What the task asks —
Arrange every line of the rows below as a two-column Markdown table, with "No." holding a running line number and "Text" holding the line. Skip blank lines and leave the pictures out.

⟨

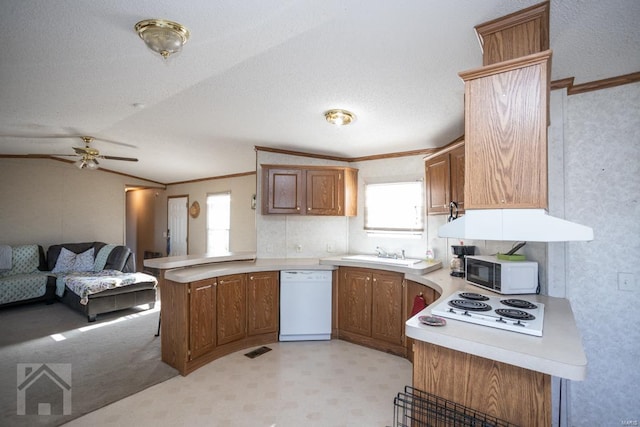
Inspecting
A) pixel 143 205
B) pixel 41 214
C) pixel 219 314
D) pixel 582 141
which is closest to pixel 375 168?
pixel 582 141

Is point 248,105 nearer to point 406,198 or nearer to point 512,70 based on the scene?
point 512,70

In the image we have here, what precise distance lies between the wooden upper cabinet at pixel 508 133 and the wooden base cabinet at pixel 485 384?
0.75m

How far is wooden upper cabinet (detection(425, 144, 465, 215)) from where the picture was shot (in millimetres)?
2770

⟩

Task output —
| No. | Text |
|---|---|
| 1 | Inspecting |
| 2 | A) pixel 143 205 |
| 3 | B) pixel 41 214 |
| 4 | C) pixel 219 314 |
| 5 | D) pixel 582 141 |
| 6 | which is closest to pixel 375 168? |
| 7 | pixel 582 141 |
| 8 | Is point 248,105 nearer to point 406,198 or nearer to point 512,70 based on the scene? |
| 9 | point 512,70 |
| 10 | In the image we have here, what precise distance lies between the wooden upper cabinet at pixel 508 133 and the wooden base cabinet at pixel 485 384? |
| 11 | 0.75m |
| 12 | How far is wooden upper cabinet (detection(425, 144, 465, 215)) from where the picture was shot (in millimetres)? |
| 13 | 2770 |